- Born: Alice Brooke 22 May 1840 Rome, Comarca of Roma, Papal States
- Died: 15 February 1897 (aged 56) Provincial Hospital for the Insane, New Westminster, British Columbia, Canada
- Other name: Alice Bell
- Spouses: Edward William Derrington Bell ​ ​(m. 1857; div. 1869)​; George Fowler Bodington ​ ​(m. 1873)​;
- Children: 7
- Father: Francis Brooke
- Relatives: George Bodington (father-in-law); Oliver Bodington (step-son);

= Alice Bodington =

British Canadian science writer (1840–1897)

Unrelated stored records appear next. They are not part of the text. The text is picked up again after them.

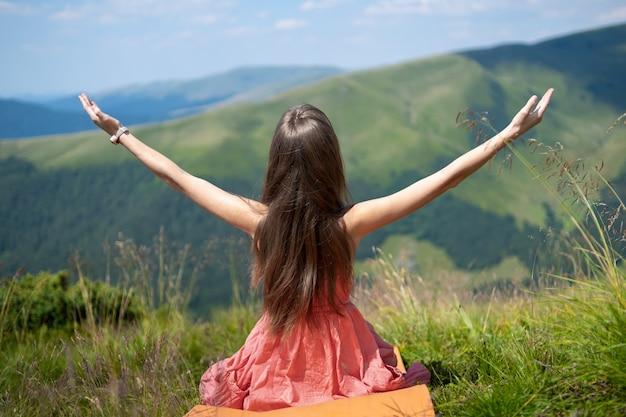 Jeune femme en robe rouge assise sur une prairie herbeuse un jour venteux dans les montagnes d'été en levant les mains en profitant de la vue sur la nature.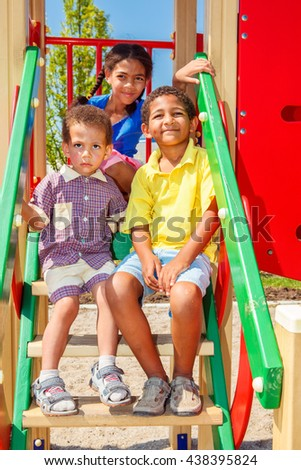 Three smiling kids enjoying summer at the outdoor playground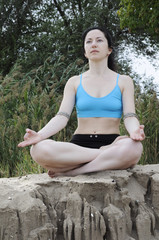 Woman sitting in lotus position on a sand cliff
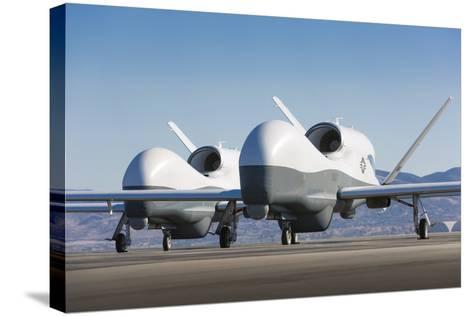Two Mq-4C Triton Unmanned Aerial Vehicles on the Tarmac--Stretched Canvas Print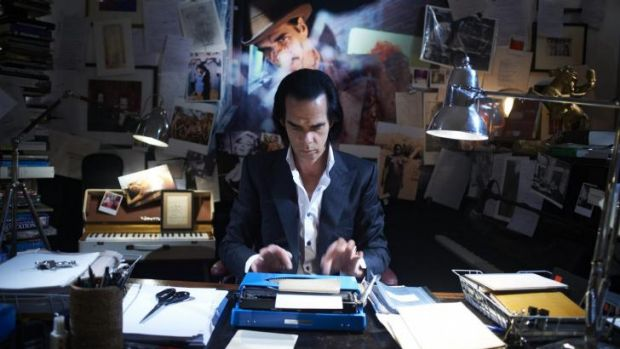 Cave cave: Nick Cave at work in his dimly lit and cluttered study in which he writes his songs.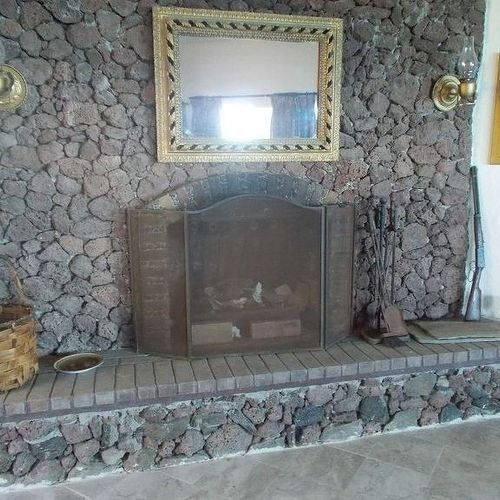 Painting a lava rock wall mantle | Hometalk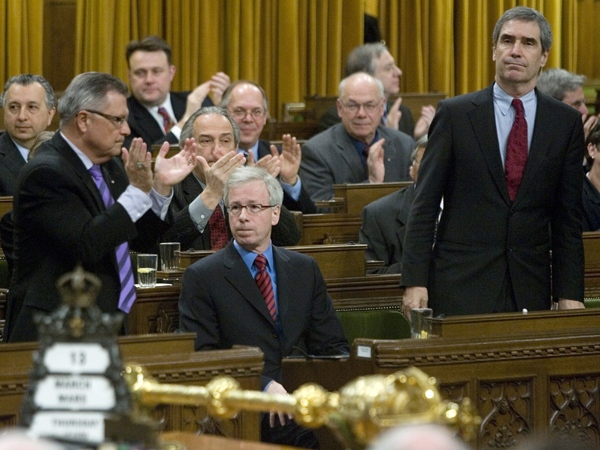 Liberal leader Stephane Dion is appluded by Liberal member Ralph Goodale (left) and other caucus members as Michael Inatieff rises in the House of Commons on Parliament Hill in Ottawa Thursday, March 13, 2008. (Tom Hanson / THE CANADIAN PRESS)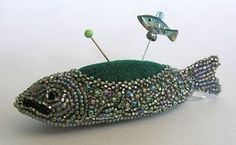 """The fish pincushion is bead embroidery. It measures 3 1/4"""" long by 3/4"""" wide. It is stitched on gray Ultra Suede. My inspiration for this piece was an antique sterling silver fish pincushion in my collection of antique sewing tools."""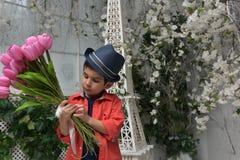 muchacho en una camisa roja y un sombrero con un ramo de tulipanes adentro Fotos de archivo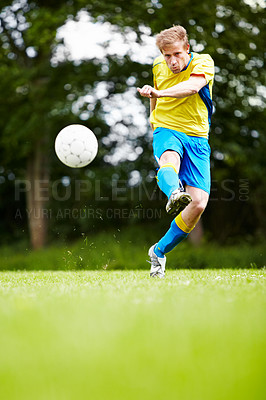 Buy stock photo Shot of a soccer player kicking the ball with gusto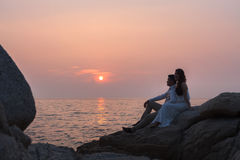 Pre wedding outdoor romantic sunse. T beach dress romance girlfriend boyfriend Royalty Free Stock Images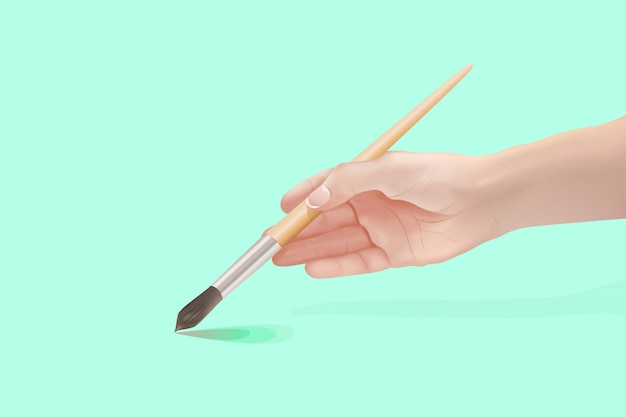 Hand of young girl holding paintbrush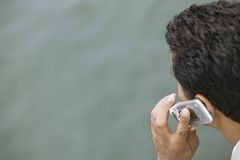 Man talking on mobile phone over water Royalty Free Stock Image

Alice Bodington (formerly Bell; 22 May 1840 – 15 February 1897) was a British Canadian writer of scientific literature and populariser of science.

==Early life and family==
Bodington was born Alice Brooke on 22 May 1840 in Rome, Comarca of Roma (Note: Also cited as Athens.) (present-day Italy) to Francis Brooke, a British Army officer, landowner and cricketer, and Juliana Jemima Brooke (née Alix; 1818–1840). On 1 June 1840, Brooke was baptised at the British Chaplaincy in Rome. Raised at Ufford Place, the Brooke families' country home in Suffolk, her father remarried in 1852 to Louisa Brooke (née Duff). Brooke had 5 younger half-siblings from her father's second marriage.

On 28 May 1857, the 17 year old Brooke married Edward William Derrington Bell, a lieutenant colonel and later Major general who was 16 years her senior. (Note: Brooke's age was listed as 21 on the couple's marriage certificate.) The couple had at least 3 children, of which only one survived to adulthood. During the marriage, Bell lived as an army wife in Malta, Gibraltar and Montreal. The marriage was unhappy, and Bell suffered from depression. In 1865, Bodington had an affair with Major Tyssen Sowley Holroyd (1838–1914) and her husband petitioned for a divorce in 1867; the couple's divorce was granted the following year. Brooke married her second husband George Fowler Bodington, a physician who specialised in mental disorders, on 5 May 1873. The couple had 4 children, and Bodington was the stepmother of the 6 living children from George's first marriage, including the lawyer and writer Oliver Bodington.

==Career==
The family lived at Ashwood House, a private asylum run by George Fowler Bodington, in Kingswinford. In 1887, Bodington, her husband and their children immigrated to Canada where she began writing. Initially settling in Vancouver, the family moved a year later to Hatzic where they took up farming. Bodington wrote about a wide variety of subjects including religion, race, marriage and evolution. Her articles where printed in publications such as The American Naturalist, Popular Science Monthly, The Journal of Microscopy and Natural Science, and The Westminster Review. Her work remains an important window into the popular scientific culture of the 19th century and the climate of British imperialism.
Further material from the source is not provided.